*Page text*:
[Start of Attachment]

Venezuelans go to the polls today to elect a successor to the late president Hugo Chavez.
The frontrunner in the campaign is Nicolas Maduro, Chavez's longtime lieutenant and foreign minister. Maduro, 50, was named acting president after Chavez died of cancer on March 5.
Venezuela's interim President Nicolas Maduro, centre, is favoured to win the election over his right-wing rival Henrique Capriles. (Ramon Espinosa/Associated Press)Maduro faces opposition leader Henrique Capriles in the election. Capriles is a 40-year-old state governor who lost to Chavez in October's presidential election by a nearly 11-point margin, the best showing ever by a challenger to the longtime president.
On Saturday, Capriles repeated his accusation that Maduro broke election rules when he appeared on state-run televisioin during a visit to Chavez's tomb at a military museum in Caracas, alongside Argentinian soccer star Diego Maradona.
Capriles criticized state television channel VTV on his Twitter feed and said the Saturday broadcast was a "flagrant violation" of a law that prohibits campaigning the day before the election.
Although Maduro is the frontrunner in the election, recent polls said the gap between the two candidates has been narrowing.
Henrique Capriles is running for president for a second time. (Fernando Llano/Associated Press)Capriles has been pointing out what he calls the "incompetence of the state" in a country that claims to have the world's largest oil reserves and has questioned how the government managed $1 trillion in oil revenues generated in the 14 years Chavez ran the country.

[End of Attachment]

*Provided information*:

[Start of Attachment]

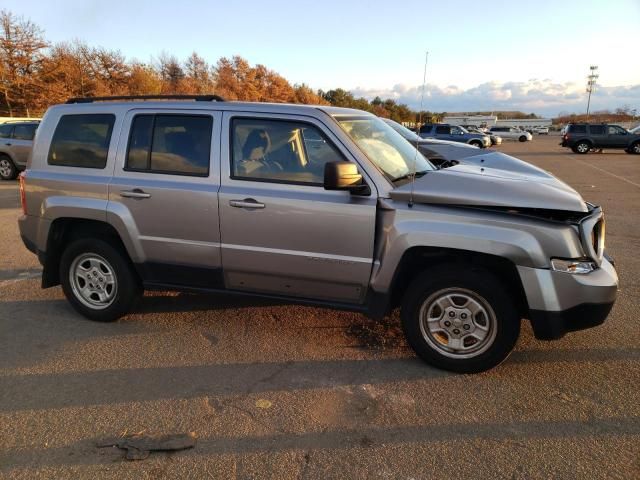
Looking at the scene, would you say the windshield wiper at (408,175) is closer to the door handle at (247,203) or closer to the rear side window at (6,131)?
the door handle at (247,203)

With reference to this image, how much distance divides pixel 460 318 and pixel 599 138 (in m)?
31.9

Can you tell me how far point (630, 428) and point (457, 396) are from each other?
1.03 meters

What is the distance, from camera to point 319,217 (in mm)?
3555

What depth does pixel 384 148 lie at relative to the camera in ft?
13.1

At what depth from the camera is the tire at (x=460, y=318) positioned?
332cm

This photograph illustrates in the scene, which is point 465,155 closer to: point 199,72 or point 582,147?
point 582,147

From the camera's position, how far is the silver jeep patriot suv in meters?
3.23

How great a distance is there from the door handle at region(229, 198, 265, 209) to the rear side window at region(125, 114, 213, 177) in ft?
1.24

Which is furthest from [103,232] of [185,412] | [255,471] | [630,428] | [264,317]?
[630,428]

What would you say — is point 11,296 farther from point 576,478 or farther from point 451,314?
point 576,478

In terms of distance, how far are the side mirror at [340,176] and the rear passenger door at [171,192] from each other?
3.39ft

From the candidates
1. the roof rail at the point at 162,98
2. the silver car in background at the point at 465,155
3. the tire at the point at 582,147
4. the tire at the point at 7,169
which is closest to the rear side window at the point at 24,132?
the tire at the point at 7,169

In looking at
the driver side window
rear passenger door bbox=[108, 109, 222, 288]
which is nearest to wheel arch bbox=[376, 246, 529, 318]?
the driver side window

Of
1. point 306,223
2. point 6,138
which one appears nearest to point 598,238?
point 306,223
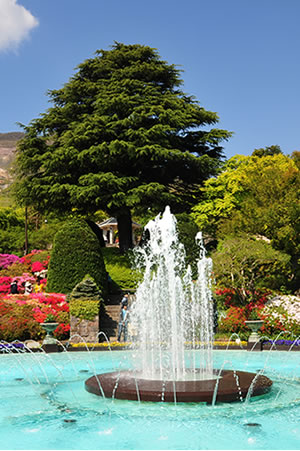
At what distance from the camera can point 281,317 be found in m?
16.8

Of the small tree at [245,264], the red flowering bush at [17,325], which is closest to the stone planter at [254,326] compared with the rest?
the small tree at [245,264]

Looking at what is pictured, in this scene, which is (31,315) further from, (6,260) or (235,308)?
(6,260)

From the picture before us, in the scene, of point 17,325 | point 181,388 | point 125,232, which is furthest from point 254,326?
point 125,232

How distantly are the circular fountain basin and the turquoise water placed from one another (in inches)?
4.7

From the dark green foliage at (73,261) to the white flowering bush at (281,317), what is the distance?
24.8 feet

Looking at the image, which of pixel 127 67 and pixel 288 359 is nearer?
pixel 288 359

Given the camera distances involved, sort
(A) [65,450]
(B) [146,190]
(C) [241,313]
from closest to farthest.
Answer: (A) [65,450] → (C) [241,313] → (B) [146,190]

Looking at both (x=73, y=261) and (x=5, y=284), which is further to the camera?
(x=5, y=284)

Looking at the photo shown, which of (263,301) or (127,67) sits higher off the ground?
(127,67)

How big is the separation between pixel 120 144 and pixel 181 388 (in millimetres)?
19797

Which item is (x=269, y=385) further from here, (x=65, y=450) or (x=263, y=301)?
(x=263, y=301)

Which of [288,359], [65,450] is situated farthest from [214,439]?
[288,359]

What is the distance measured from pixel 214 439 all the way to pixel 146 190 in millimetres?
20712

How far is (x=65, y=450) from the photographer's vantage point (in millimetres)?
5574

[End of Attachment]
[Start of Attachment]

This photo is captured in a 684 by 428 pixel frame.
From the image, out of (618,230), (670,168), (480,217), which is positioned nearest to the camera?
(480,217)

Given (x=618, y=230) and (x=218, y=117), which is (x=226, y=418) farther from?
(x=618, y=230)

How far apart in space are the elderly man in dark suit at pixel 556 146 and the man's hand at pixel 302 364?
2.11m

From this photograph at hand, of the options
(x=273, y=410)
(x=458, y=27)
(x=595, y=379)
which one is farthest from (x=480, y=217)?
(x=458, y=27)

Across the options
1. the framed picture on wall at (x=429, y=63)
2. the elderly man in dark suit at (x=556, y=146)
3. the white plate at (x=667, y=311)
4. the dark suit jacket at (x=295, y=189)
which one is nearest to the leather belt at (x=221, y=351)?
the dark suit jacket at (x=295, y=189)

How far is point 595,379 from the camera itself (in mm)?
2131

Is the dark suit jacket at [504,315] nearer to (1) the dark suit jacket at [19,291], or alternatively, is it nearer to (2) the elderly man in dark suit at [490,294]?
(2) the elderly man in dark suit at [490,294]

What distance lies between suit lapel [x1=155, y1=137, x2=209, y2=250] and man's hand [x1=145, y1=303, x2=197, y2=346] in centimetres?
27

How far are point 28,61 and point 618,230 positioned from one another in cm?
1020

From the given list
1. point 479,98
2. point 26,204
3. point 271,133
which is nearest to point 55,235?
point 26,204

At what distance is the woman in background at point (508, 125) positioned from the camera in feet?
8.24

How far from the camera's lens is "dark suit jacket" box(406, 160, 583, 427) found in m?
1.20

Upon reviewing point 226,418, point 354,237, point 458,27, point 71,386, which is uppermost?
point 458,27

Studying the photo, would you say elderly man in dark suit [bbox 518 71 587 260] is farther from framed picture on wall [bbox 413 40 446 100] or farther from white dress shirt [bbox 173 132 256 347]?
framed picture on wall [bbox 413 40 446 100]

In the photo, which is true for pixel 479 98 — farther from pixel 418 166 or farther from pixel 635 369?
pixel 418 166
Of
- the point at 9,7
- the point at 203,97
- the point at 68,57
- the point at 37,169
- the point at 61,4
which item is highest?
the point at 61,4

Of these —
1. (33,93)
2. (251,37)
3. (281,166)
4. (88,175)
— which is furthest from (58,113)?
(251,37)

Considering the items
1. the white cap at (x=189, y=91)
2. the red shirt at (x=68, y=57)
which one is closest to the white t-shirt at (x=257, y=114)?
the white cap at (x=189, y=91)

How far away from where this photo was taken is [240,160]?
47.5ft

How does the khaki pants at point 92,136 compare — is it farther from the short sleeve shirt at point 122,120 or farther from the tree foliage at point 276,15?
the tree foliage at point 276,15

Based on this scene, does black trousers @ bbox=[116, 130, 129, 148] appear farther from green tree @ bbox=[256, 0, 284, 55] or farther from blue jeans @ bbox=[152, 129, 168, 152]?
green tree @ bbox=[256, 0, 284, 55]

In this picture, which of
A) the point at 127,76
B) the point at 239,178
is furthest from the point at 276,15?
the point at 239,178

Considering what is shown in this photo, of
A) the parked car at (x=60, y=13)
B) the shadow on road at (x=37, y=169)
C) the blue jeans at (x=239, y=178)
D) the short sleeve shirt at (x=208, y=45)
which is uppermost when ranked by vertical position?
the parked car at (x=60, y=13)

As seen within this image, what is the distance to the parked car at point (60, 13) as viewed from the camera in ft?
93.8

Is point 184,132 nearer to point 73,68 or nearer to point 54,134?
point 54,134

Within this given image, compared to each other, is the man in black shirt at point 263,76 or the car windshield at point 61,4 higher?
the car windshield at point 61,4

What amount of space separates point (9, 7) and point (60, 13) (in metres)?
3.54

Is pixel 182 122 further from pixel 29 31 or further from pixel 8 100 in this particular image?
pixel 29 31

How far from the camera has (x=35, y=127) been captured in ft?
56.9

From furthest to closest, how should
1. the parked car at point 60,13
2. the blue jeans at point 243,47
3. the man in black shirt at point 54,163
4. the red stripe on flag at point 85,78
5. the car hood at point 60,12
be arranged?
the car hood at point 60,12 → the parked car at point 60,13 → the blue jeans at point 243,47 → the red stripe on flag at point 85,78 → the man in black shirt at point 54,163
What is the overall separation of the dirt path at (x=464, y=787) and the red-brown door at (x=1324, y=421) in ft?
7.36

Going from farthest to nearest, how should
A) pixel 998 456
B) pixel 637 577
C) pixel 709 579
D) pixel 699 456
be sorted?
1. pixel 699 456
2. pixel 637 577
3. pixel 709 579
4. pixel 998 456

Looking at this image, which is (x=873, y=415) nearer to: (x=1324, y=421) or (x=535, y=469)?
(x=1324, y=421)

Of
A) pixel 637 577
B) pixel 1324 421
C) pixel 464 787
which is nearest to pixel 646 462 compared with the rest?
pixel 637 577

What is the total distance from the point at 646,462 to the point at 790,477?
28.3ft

[End of Attachment]
[Start of Attachment]

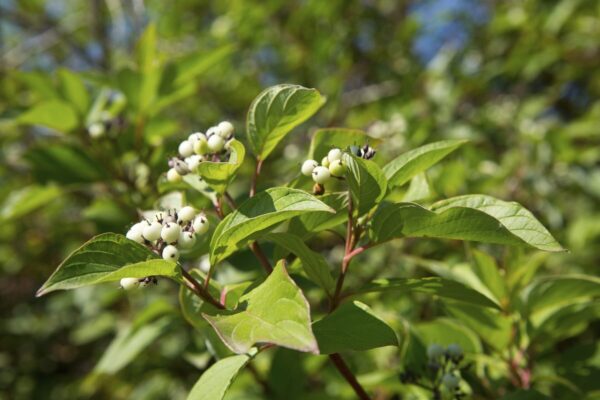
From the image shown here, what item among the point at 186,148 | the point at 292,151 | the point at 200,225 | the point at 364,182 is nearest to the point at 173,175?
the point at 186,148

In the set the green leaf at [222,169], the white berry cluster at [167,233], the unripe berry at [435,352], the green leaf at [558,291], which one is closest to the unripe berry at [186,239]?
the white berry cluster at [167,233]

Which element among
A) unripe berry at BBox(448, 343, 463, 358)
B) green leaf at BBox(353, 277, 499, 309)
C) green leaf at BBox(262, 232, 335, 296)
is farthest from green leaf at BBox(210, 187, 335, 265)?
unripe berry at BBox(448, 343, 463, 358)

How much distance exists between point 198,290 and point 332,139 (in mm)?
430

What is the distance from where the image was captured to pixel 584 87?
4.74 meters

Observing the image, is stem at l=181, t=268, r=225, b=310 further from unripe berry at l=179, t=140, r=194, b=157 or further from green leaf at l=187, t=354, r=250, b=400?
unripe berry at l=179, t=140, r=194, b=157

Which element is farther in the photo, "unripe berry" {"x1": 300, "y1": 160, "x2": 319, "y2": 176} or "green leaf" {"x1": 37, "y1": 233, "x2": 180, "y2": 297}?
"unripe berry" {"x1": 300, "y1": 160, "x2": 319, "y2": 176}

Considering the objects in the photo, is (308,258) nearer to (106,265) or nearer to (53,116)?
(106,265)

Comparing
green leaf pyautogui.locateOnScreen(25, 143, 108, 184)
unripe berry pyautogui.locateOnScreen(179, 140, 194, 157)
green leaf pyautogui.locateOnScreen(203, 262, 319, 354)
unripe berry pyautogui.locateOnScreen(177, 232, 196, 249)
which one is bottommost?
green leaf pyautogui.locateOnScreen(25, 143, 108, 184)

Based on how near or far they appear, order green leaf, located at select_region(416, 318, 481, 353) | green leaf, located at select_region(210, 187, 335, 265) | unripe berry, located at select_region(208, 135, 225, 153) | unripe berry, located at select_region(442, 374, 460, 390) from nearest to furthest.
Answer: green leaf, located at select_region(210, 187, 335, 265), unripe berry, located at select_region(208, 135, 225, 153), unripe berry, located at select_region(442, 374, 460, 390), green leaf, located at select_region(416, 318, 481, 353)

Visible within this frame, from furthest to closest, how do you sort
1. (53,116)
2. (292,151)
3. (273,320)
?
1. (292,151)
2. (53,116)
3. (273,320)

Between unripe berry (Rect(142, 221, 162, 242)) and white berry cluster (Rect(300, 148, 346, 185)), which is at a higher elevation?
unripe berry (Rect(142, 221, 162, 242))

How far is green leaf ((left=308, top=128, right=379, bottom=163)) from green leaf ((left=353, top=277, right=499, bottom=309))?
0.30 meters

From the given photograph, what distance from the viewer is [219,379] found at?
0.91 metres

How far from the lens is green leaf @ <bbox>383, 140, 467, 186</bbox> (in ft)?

[End of Attachment]

*Apply what you read*:
**1)** Reproduce everything in the article on Venezuela's presidential election from "The frontrunner in the campaign" down to "the longtime president.".
**2)** Answer these questions from the article on Venezuela's presidential election:
(a) How old is Nicolas Maduro?
(b) By what margin did Henrique Capriles lose to Chavez in October's presidential election?
(c) How much in oil revenues has Capriles questioned the government's handling of?
**3)** Write the next part of the article on Venezuela's presidential election, picking up after its last sentence.
None of the lines are needed for this work.

*Replies*:
**1)**
The frontrunner in the campaign is Nicolas Maduro, Chavez's longtime lieutenant and foreign minister. Maduro, 50, was named acting president after Chavez died of cancer on March 5.
Venezuela's interim President Nicolas Maduro, centre, is favoured to win the election over his right-wing rival Henrique Capriles. (Ramon Espinosa/Associated Press)Maduro faces opposition leader Henrique Capriles in the election. Capriles is a 40-year-old state governor who lost to Chavez in October's presidential election by a nearly 11-point margin, the best showing ever by a challenger to the longtime president.

**2)**
(a) 50.
(b) Nearly 11 points.
(c) $1 trillion, generated in the 14 years Chavez ran the country.

**3)**
There is frustration among citizens over crumbling infrastructure, unfinished public works projects, double-digit inflation, food and medicine shortages and rampant crime that has given Venezuela among the world's highest homicide and kidnapping rates.
At his campaign rallies, Capriles would read out a list of unfinished road, bridge and rail projects. Then he asked people what goods were scarce on store shelves.
The opposition contends Chavez used money from the treasury last year to fund government largesse and buy re-election.
Maduro, a former union activist and bus driver with close ties to Cuba's leaders, constantly alleged that Capriles was conspiring with U.S. putschists to destabilize Venezuela and even suggested Washington had somehow infected Chavez with the cancer that killed him.
But mainly he focused his campaign message on the simple theme of his mentor's October campaign: "I am Chavez. We are all Chavez."
Maduro promised to expand anti-poverty programs, but without explaining how he'd pay for them.